PROBLEMS AND TASKS:
1/ In the passage on skin-lightening ads, reproduce word for word everything from "For me, these" down to "paint sample strip.".
2/ Add the next part of the passage about skin-lightening advertising in India, starting right after its final sentence.

PASSAGE PROVIDED:
------------------------------

For me, these advertising campaigns are racist because they send the message that light skin is superior to dark skin, and use the same stereotypes that existed in colonial times.

The poorest people use all of their money on these creams

Garnier, owned by French group L'Oréal, shows how its customers can check the efficacity of their skin lightening products using... a paint sample strip.

Here no man would admit publicly to using this type of product. It's a bit of a taboo. It reinforces the macho image that men try to project. But for the younger generation, for teenagers, it's more common and accepted for them to use these products.

India is a very poor country and very few people can afford to buy make-up and other cosmetics. Everything here is expensive, and poor people can't even buy enough food to eat. But they'll do everything they can to buy a tube of Fair & Lovely, because they're convinced that it's their only hope. When you see this type of logic, you realise just how terrible the effect of these adverts are on our way of thinking.

------------------------------

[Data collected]

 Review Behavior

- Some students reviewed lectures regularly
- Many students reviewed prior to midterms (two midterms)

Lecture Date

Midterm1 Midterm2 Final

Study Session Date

------------------------------

RESULTS FOR EACH TASK:
1/
For me, these advertising campaigns are racist because they send the message that light skin is superior to dark skin, and use the same stereotypes that existed in colonial times.

The poorest people use all of their money on these creams

Garnier, owned by French group L'Oréal, shows how its customers can check the efficacity of their skin lightening products using... a paint sample strip.

2/
An advert for a Vaseline skin-lightening product. Vaseline is owned by the Unilever conglomerate.

This is why I decided to call on the government to do something. I want skin-lightening products to be banned from sale before the country's Independence Day on August 15. This is how we will really be independent.

Our Observer fighting for the removal of skin-lightening products on his Facebook page. 

In India, these skincare products are marketed by large Western conglomerates such as L'Oréal and Nivea. In 2005, the first product range specifically for men was launched by Fair & Handsome, which is a part of the Indian group Emami. Since then, a large range of different products have joined the market.